- _Short task 1_: Could you give back the rows from the line containing "From the options (510,35), (68,2), (667,129), (147,86), which" through the final row, changing "nearer" to "closer" and keeping everything else the same? Leave the pictures out.
* Start Page text *
# Grulla/Grullo?



## hflmusicislife (Dec 15, 2010)

So this is kind of a silly question (well, two)... But I honestly don't know! What's the difference between Grulla and Grullo? I know they're both identical colors, but some people say it's just a spelling preference, and others say Grulla is feminine and Grullo is masculine. Also, pronunciation of the two? I speak French, not Spanish, and I'm pretty sure they're Spanish words... I've always said "Grew-la" ("grew-low") but I think they might be pronounced differently because they're Spanish terms?


----------



## lilkitty90 (Nov 11, 2009)

both the words mean the same thing, spanish speaking people say that a/o means masculine/feminine, either way no matter how you say it people know what you talking about. as for pronouncing it i've herd Grew-la and Grew-ya


----------



## Poseidon (Oct 1, 2010)

Like lilkitty said: It's a gender thing. It's meant to be Grulla = female. Grullo = male. And it's pronounced Grew-ya and grew-yo.


----------



## bubba13 (Jan 6, 2007)

Fun fact:

The color is named after these guys.


----------



## KawaiiCharlie (Nov 17, 2010)

Im from the uk and as far as ive heard, everyone over here pronounces it like Gruh-lah or gruh-loh... not that its a common colour over here. but theres a couple of grullas/grullos in a dealers field near me. poor things have just been left in the muddy field all winter only getting a bail of hay between about 20 - 30 horses every now and then. a few of them have rugs on but theyre ripped and hanging off, im pretty sure some of them are stallions & most are mares & clearly some are in foal. a few have real bad rain rot & they all look so depressed. if i could afford it, id buy them all & give them better homes </3


----------



## hflmusicislife (Dec 15, 2010)

Thanks everyone for clearing that up for me 
KC- That's terrible! There was a couple horses at this barn right near a place I used to board at that sounds similar. They only had 4 or 5 horses, but they were all in a paddock that was probably about half an acre and they were skin and bones. People used to throw hay in for them when they knew the owners weren't around because the horses were so hungry they were eating the bark off the trees.... It amazes me how cruel some people can be.


----------
* End Page text *
* Start Given records *
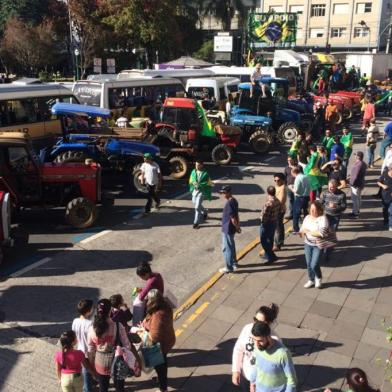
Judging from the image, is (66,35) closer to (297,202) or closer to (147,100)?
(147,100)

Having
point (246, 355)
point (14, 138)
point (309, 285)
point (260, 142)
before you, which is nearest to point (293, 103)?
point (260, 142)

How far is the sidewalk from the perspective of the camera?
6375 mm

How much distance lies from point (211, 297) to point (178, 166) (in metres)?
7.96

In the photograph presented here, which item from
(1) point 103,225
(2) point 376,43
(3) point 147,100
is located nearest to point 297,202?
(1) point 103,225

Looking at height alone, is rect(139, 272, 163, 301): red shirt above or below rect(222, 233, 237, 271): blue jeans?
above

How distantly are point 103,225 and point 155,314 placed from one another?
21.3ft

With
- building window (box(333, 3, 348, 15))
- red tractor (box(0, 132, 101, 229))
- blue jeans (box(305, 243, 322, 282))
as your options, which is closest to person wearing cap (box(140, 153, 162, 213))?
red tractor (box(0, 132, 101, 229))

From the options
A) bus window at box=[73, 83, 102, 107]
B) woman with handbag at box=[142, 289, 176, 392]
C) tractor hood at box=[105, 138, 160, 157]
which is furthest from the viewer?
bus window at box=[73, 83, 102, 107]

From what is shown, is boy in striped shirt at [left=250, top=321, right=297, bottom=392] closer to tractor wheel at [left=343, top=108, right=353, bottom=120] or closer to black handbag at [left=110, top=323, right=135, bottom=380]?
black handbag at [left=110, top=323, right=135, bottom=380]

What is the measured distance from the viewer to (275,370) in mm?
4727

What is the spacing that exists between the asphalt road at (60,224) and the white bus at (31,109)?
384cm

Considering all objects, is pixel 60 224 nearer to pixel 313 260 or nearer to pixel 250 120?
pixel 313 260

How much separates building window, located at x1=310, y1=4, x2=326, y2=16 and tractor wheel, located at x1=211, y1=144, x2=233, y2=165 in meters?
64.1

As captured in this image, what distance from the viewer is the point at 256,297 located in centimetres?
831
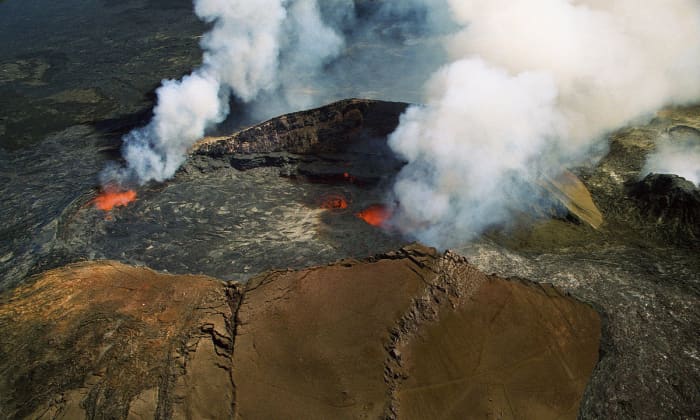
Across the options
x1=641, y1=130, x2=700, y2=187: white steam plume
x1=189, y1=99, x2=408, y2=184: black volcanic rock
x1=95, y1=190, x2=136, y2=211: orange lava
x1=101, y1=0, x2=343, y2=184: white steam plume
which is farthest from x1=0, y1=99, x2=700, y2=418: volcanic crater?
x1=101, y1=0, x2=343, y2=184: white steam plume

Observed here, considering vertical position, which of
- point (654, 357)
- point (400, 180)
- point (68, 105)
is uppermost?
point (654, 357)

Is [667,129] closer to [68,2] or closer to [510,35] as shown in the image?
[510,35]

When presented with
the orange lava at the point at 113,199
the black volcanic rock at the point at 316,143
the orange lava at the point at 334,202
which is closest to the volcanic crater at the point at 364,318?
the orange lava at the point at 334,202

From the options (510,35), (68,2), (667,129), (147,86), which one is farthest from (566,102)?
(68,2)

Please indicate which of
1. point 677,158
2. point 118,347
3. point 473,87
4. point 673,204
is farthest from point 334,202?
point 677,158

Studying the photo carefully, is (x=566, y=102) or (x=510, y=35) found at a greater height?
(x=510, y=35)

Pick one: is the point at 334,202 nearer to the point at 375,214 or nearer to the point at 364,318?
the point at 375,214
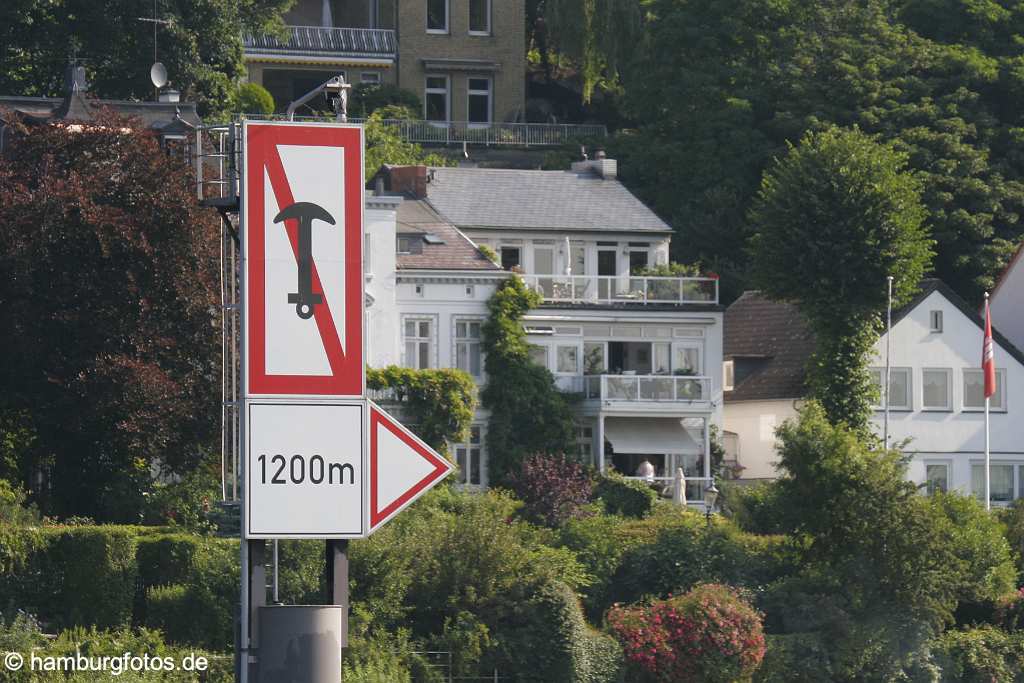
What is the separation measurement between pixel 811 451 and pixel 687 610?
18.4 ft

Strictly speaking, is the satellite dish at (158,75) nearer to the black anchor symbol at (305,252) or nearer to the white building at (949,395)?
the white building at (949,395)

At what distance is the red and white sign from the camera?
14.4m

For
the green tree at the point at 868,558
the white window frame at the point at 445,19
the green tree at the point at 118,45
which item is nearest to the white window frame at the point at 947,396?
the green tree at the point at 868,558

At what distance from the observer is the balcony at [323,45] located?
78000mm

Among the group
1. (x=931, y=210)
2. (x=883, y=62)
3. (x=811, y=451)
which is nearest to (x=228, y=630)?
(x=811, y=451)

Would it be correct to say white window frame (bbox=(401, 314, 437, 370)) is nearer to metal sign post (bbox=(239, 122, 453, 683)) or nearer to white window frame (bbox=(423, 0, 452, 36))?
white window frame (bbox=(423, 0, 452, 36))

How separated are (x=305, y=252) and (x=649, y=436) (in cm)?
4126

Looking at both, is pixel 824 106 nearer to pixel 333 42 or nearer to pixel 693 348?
* End Given records *
- _Short task 2_: In the thread about grulla and grullo, how does KawaiiCharlie say people in the UK pronounce the word?

- _Full output 1_:
From the options (510,35), (68,2), (667,129), (147,86), which one is farthest from (566,102)?
(68,2)

Please indicate which of
1. point 677,158
2. point 118,347
3. point 473,87
4. point 673,204
is farthest from point 334,202?
point 677,158

Studying the photo carefully, is (x=566, y=102) or (x=510, y=35) found at a greater height?
(x=510, y=35)

Pick one: is the point at 334,202 closer to the point at 375,214 or closer to the point at 364,318?
the point at 375,214
What is the separation measurement between pixel 811 451 and pixel 687 610?
18.4 ft

Strictly speaking, is the satellite dish at (158,75) closer to the black anchor symbol at (305,252) or closer to the white building at (949,395)?
the white building at (949,395)

At what distance is the red and white sign from the camera?
14.4m

For
the green tree at the point at 868,558
the white window frame at the point at 445,19
the green tree at the point at 118,45
which item is nearest to the white window frame at the point at 947,396?
the green tree at the point at 868,558

At what distance from the observer is the balcony at [323,45] located?
78000mm

Among the group
1. (x=931, y=210)
2. (x=883, y=62)
3. (x=811, y=451)
which is nearest to (x=228, y=630)?
(x=811, y=451)

Would it be correct to say white window frame (bbox=(401, 314, 437, 370)) is closer to metal sign post (bbox=(239, 122, 453, 683)) or closer to white window frame (bbox=(423, 0, 452, 36))?
white window frame (bbox=(423, 0, 452, 36))

How separated are (x=305, y=252) and (x=649, y=436) (in cm)?
4126

Looking at both, is pixel 824 106 closer to pixel 333 42 or closer to pixel 693 348?

- _Full output 2_: Like "Gruh-lah" or "gruh-loh."